### DOCUMENT TEXT

Create Precise, Fast Joinery With a Box Joint Cutter
Freud's 8-in. Box Joint Cutter sets up faster than a dado-blade set and cuts precise groves and box joints in two sizes.
Freud’s 8-in. Box Joint Cutter Set ($95) has been a favorite of woodworkers and cabinetmakers for many years. Its two blades cut precise 1⁄4-in.- or 3⁄8-in.-wide box joints and grooves. Compared to a dado set, two groove sizes might seem limiting, but this is offset by their fast setup and precise cutting, which results in box joints or grooves with flat, square bottoms and zero tearout. I put these cutters through a workout on a recent built-in project. Using loose-spline joinery for web frames and carcase construction, the cutter’s 1⁄4-in. groove perfectly matched my 1⁄4-in.-thick MDF splines, making web-frame glue-up fast and easy. Where hidden dust panels were needed, I opted for 1⁄4-in. plywood, which is slightly undersized and slid easily within the grooves. For paint-grade frame-and-panel construction, I used the same setup but switched back to MDF for the panels. The tight-fitting MDF aided in aligning frame members as I pocket-screwed them together.

### EXTRACTED INFORMATION
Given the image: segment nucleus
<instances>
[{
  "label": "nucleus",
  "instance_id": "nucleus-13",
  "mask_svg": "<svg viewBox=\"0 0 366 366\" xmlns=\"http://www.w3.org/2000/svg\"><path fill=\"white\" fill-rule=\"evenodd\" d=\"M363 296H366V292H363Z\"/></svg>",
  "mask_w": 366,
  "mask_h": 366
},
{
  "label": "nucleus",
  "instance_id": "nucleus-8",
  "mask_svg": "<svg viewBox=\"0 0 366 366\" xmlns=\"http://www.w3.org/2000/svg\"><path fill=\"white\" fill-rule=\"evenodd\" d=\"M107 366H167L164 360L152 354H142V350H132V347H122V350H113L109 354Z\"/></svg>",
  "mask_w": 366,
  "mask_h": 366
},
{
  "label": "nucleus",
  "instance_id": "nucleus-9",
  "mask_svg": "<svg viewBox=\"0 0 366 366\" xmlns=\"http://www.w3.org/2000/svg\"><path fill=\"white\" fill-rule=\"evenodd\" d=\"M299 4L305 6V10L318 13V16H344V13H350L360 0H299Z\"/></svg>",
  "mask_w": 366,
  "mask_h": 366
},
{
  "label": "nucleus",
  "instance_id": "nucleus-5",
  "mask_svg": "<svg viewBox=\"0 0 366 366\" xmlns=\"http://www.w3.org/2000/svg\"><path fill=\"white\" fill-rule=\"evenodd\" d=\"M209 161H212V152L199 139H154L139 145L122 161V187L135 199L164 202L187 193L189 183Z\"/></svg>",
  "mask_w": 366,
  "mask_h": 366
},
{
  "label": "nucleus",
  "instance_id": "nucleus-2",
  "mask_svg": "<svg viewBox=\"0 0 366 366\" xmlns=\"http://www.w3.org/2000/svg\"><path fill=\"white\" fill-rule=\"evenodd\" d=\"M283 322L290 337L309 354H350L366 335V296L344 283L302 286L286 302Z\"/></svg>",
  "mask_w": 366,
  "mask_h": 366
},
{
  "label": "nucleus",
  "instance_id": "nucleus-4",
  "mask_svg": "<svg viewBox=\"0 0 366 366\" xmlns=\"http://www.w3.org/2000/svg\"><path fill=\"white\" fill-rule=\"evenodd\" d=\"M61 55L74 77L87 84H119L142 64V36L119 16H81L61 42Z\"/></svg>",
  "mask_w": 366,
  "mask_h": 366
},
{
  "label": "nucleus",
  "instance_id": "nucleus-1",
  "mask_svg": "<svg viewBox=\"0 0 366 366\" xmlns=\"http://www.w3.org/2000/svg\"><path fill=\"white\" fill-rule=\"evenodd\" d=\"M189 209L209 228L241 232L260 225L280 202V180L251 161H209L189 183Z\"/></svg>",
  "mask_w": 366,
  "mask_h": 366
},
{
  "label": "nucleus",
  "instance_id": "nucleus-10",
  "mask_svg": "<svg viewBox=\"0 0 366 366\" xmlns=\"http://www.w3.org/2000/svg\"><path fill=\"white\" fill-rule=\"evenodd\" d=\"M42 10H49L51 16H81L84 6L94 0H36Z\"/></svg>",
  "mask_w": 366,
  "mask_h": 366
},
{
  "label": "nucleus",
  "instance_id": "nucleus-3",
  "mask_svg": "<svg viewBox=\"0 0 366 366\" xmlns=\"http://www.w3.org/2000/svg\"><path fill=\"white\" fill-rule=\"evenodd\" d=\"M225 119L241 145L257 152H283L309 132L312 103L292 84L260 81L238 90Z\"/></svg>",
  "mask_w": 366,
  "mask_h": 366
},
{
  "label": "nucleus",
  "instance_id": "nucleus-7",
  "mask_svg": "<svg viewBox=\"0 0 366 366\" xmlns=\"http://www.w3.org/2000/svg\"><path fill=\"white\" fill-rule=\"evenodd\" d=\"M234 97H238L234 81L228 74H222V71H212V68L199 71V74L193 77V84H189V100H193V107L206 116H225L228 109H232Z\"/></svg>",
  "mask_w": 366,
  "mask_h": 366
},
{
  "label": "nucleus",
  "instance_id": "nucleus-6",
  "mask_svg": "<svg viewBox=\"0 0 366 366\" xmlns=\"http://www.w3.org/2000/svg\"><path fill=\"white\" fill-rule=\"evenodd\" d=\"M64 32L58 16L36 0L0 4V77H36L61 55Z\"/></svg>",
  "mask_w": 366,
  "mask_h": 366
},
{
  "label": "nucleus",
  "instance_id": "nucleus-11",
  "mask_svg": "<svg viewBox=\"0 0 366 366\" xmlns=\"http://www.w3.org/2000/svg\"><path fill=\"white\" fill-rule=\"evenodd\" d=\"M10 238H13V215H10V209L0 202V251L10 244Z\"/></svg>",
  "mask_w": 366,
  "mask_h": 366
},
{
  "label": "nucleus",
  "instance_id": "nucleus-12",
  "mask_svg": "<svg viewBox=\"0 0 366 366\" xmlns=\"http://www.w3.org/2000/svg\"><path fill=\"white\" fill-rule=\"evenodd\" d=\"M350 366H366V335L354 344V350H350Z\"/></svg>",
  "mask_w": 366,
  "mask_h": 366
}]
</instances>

### DIRECTIONS
Reproduce the box joint cutter review word for word from "Create Precise, Fast" to "in two sizes.". The records come from a source unrelated to the box joint cutter review.

### WRITTEN RESPONSE
Create Precise, Fast Joinery With a Box Joint Cutter
Freud's 8-in. Box Joint Cutter sets up faster than a dado-blade set and cuts precise groves and box joints in two sizes.